Meaningful Use – the state of interoperability readiness

When the ONC forwarded to the Center for Medicare and Medicaid Services (CMS) the documents which defined Meaningful Use and Certification of Electronic Health Records (EHRs), vendors have been studying the specifics of the criteria and working out ways to help physician access incentive bonuses beginning in 2011.

The criteria for Certification and for Meaningful Use break down into 25 categories, though the specific measures for each of these categories are different for ambulatory EHR systems and for hospital EHR systems. Meaningful Use can be achieved either through a comprehensive “Certified EHR” (which can address all 25 criteria categories) or through an assemblage of “Certified EHR modules” (each of which can address 1 or more criteria category).

A number of these 25 categories pertain to interoperability between a physician’s EHR system and outside organizations where patient data is found – laboratory data (criteria 10), quality data reporting to CMS or the states (criteria 12), submission of immunization data to state or local registries (criteria 23). The Criteria document describes specific data transmission methods, as well as standardized vocabularies to be used.

Much of the expectation behind these interoperability-based criteria seem to assume a point-to-point integration between the local physician practice and the local lab, or local state immunization registry, etc. This is a valid assumption when one is considering only locally-installed legacy client/server EHRs, which many of the “big iron” vendors (using technology developed in the 1990s) offer.

However, Practice Fusion as well as other emerging EHRs are web-based, meaning that there is no local installation with a local point-to-point connection to local resources. A web-based EHR removes the burden of integration from the individual physician practice, but is therefore challenged with the need to link with every lab, and every immunization registry in the country.

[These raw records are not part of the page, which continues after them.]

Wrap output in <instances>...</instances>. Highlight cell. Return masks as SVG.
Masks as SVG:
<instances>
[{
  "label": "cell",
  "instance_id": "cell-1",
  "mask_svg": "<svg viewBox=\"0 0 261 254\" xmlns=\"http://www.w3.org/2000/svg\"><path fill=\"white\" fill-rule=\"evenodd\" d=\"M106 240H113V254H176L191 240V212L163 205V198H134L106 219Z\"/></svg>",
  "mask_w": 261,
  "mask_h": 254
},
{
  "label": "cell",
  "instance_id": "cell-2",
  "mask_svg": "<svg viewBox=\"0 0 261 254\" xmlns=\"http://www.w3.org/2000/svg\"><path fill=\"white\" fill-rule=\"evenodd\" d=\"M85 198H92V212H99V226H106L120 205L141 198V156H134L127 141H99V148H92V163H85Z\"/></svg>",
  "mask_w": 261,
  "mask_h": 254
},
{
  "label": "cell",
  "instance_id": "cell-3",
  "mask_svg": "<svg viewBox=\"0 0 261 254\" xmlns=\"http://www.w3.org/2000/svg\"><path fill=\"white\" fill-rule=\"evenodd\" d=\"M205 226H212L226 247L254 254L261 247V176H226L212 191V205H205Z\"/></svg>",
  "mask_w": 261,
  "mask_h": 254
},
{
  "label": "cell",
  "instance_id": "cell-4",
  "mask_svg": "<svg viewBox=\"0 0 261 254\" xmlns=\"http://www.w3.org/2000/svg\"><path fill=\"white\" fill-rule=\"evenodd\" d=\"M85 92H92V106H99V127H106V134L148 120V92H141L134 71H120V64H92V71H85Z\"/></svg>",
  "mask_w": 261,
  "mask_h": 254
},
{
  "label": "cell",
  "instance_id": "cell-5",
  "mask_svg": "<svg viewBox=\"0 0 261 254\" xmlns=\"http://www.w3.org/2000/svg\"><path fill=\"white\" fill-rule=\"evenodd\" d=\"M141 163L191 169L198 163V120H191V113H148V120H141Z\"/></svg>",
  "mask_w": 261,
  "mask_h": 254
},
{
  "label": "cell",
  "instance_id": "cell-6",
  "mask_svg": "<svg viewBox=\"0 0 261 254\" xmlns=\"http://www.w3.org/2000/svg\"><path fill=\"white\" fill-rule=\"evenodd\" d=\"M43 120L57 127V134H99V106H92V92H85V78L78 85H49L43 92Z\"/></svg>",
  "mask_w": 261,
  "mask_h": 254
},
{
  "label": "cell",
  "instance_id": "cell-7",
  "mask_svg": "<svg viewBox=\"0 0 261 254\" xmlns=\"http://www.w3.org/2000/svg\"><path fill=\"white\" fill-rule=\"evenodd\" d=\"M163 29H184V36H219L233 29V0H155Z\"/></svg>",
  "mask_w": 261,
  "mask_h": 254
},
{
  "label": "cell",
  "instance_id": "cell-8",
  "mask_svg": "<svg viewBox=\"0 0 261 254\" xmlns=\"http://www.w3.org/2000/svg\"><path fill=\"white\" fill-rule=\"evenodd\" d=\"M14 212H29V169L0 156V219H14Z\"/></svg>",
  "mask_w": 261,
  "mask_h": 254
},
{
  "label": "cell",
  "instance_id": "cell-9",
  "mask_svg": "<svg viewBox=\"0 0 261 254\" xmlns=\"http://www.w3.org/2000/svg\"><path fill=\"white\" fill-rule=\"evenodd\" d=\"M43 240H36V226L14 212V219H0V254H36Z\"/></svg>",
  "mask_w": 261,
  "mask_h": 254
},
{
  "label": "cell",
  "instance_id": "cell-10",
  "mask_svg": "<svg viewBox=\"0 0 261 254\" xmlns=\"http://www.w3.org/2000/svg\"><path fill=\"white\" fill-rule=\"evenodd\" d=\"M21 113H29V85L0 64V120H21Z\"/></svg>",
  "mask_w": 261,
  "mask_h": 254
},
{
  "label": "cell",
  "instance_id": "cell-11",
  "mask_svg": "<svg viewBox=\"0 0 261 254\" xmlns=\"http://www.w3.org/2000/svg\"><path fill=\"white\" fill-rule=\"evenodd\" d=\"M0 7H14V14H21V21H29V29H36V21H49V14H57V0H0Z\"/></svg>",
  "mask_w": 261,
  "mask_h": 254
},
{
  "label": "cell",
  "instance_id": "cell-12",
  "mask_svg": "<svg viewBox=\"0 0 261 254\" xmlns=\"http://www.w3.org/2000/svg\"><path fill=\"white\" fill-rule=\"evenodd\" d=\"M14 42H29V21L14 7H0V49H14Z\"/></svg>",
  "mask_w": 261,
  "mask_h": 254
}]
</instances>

The issue we have encountered in this process is the highly variable state of readiness from the various outside resources. Let us use our experience working with all 64 state and regional immunization registries (referred to as Immunization Information Systems, or IIS). There is no national immunization registry; the CDC specifies the vocabulary for designating vaccines (the CVX coding system), the transport standards (HL7 version 2.3.1 or 2.5.1), and links to each of the 64 local IIS systems.

Our contact with all of these systems has shown remarkable variability in their readiness to interact with EHR systems. Traditionally, each registry has a web portal where physicians can manually enter vaccine information, and view vaccine history stored in the local registry – but Meaningful Use expects the EHR to link to them directly. We have found that some IIS systems allow upload only, others allow download only, others aren’t able to implement HL7 yet (but “are thinking about it”); still others outsource their IIS to a common vendor. Not everyone uses the same version of HL7, or implements it in the same way. The most advanced such system has even built a web-services oriented API intended to easily interoperate with web-based EHRs (like Practice Fusion).

The lack of standardization in the local-IIS community represents a significant challenge to EHR interoperability. If you’ve made one connection, you’ve made one connection. It will be different for each of the next 63.

The call to standardization made by the ONC is laudable. It should be viewed not only as a call to converge around standards among EHR vendors (which is how we have all approached it so far), but it is also a call to adopt the same standards from all the local registries. The experience with IIS systems illustrates how much work remains to be done.

My sense is that EHR vendors will have “certified products” much more quickly than the agencies on the other end of the interoperability pipeline. CMS and the ONC should offer whatever assistance is needed in order to get each of the different local agencies to “speak the same language” – implement the same version of HL7 in the exact-same fashion, and use the same vocabulary everywhere. After all, the goal is to have all of this be “plug and play” without having to create something “from scratch” for each and every connection.

Robert Rowley, MD
Chief Medical Officer, Practice Fusion, Inc.